*** Opening Document segment ***

These align to frameworks your auditors already recognize, including the EU AI Act, the OWASP Top 10 for LLM applications, and FINRA. See Compliance and security.


REST moderation API

The reference client exposes one endpoint per modality. This is the simplest way to integrate, and it is identical whether you call the managed API or your own self-hosted client.

POST/v1/moderations/text
POST/v1/moderations/image
POST/v1/moderations/audio

Text

cURL
curl -X POST http://localhost:9000/v1/moderations/text \
  -H "Content-Type: application/json" \
  -d '{"text": "How to kill a child process in Linux?"}'

A genuinely benign request like this should come back clean. Good moderation reads intent, not keywords.

Image

cURL
curl -X POST http://localhost:9000/v1/moderations/image \
  -F "file=@/path/to/image.png"

Audio

cURL
curl -X POST http://localhost:9000/v1/moderations/audio \
  -F "file=@/path/to/audio.wav"

Processing .m4a audio needs the ffmpeg binary on the host running the client.

Unified inference API

Under the REST client sits a single Triton endpoint that multiplexes every moderation workflow. You will use this directly when you want batching, multi-turn caching, or tight control over the tensor contract. Two routing fields select the workflow.

REQUEST_TYPE
Selects the moderation workflow: prompt, response, multiturn, version
MODALITY
Selects the content modality: text, image, audio

Input schema

All inputs are optional at the tensor level and validated dynamically based on the selected request type.

InputTypeShapeDescription
REQUEST_TYPESTRING[1]prompt, response, multiturn, version
MODALITYSTRING[1]text, image, audio
TEXTSTRING[1]Text payload or caption / transcript
IMAGESTRING[1]Base64-encoded image bytes
AUDIOSTRING[1]Base64-encoded audio bytes
RESPONSE_TEXTSTRING[1]Assistant response to evaluate
MESSAGESSTRING[-1, 2]Conversation turns as [role, content]
SESSION_IDSTRING[1]KV-cache session identifier
CACHE_WRITEBOOL[1]Enables or disables cache writes

Output schema

Every request returns the consistent verdict contract described in Reading a verdict: SCORE, FLAGGED, SUBCATEGORY_SCORES[13], SUBCATEGORY_FLAGS[13], and CACHE_USAGE[8].

*** Closing Document segment ***
*** Opening Supplied material ***

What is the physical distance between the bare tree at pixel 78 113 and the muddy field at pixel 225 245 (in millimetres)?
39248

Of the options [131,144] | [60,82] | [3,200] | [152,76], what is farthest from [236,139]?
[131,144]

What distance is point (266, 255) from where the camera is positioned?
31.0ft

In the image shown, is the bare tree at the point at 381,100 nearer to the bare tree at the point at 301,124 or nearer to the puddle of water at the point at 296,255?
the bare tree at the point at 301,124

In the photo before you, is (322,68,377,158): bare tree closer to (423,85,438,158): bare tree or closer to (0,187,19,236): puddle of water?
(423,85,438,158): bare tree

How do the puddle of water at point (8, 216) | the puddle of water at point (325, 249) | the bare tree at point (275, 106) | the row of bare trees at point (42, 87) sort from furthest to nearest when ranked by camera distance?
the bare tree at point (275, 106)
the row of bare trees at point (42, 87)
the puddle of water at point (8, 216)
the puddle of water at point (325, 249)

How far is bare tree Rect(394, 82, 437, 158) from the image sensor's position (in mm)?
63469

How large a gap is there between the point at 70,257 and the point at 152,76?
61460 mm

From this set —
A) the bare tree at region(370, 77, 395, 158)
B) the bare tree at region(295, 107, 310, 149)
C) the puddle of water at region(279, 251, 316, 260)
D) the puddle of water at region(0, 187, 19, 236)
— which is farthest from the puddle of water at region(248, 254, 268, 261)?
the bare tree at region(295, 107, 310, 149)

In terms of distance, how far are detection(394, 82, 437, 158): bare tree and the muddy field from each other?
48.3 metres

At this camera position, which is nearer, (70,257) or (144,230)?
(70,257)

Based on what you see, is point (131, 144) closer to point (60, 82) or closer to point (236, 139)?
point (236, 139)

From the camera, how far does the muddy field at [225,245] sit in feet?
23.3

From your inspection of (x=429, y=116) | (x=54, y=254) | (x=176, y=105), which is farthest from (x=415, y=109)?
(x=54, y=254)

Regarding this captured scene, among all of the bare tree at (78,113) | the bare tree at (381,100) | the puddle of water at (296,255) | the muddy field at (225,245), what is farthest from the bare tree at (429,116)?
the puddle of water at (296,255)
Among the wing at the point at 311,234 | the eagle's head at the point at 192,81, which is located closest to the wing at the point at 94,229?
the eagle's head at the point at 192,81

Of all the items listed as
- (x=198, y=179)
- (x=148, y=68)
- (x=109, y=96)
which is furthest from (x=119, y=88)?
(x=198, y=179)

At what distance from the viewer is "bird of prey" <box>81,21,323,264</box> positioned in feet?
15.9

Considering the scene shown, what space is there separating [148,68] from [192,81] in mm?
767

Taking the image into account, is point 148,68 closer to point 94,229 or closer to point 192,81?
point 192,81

*** Closing Supplied material ***

List of tasks =>
**a.** From the moderation API excerpt, extract the passage starting at "The reference client" and ending at "own self-hosted client.".
**b.** Answer these questions using the moderation API excerpt:
(i) Which frameworks are named as ones auditors already recognize?
(ii) What must be on the host running the client to process .m4a audio?
(iii) Which two routing fields select the workflow in the unified inference API?

Results of the tasks =>
**a.**
The reference client exposes one endpoint per modality. This is the simplest way to integrate, and it is identical whether you call the managed API or your own self-hosted client.

**b.**
(i) The EU AI Act, the OWASP Top 10 for LLM applications, and FINRA.
(ii) The ffmpeg binary.
(iii) REQUEST_TYPE and MODALITY.